## EXERCISE OBJECTIVE
Repeat each entry exactly and drop the pictures.

-- start SUPPLIED RECORDS --

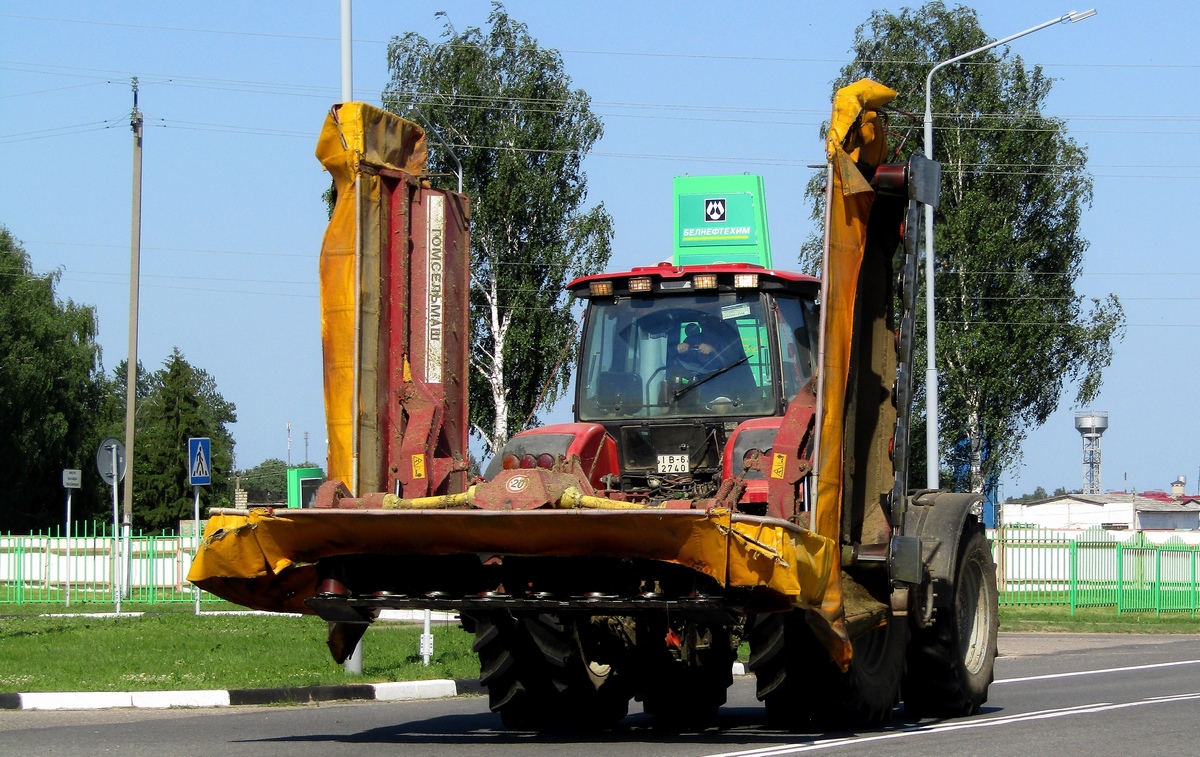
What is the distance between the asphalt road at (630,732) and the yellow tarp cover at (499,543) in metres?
0.96

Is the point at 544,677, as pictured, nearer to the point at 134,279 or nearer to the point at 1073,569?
the point at 1073,569

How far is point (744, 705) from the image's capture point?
12.1 meters

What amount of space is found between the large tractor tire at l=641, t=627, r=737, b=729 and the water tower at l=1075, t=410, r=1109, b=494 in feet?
239

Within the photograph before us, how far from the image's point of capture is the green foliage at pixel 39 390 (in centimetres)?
5641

-- end SUPPLIED RECORDS --

## REPLY
What is the distance between the asphalt road at (630,732) and the yellow tarp cover at (499,543) in metres?
0.96

Is the point at 544,677, as pictured, nearer to the point at 134,279 or nearer to the point at 1073,569?
the point at 1073,569

How far is point (744, 705) from the image's capture point?
12.1 meters

What amount of space is found between the large tractor tire at l=641, t=627, r=737, b=729 and the water tower at l=1075, t=410, r=1109, b=494 in feet?
239

Within the photograph before us, how far from the image's point of capture is the green foliage at pixel 39 390 (in centimetres)?
5641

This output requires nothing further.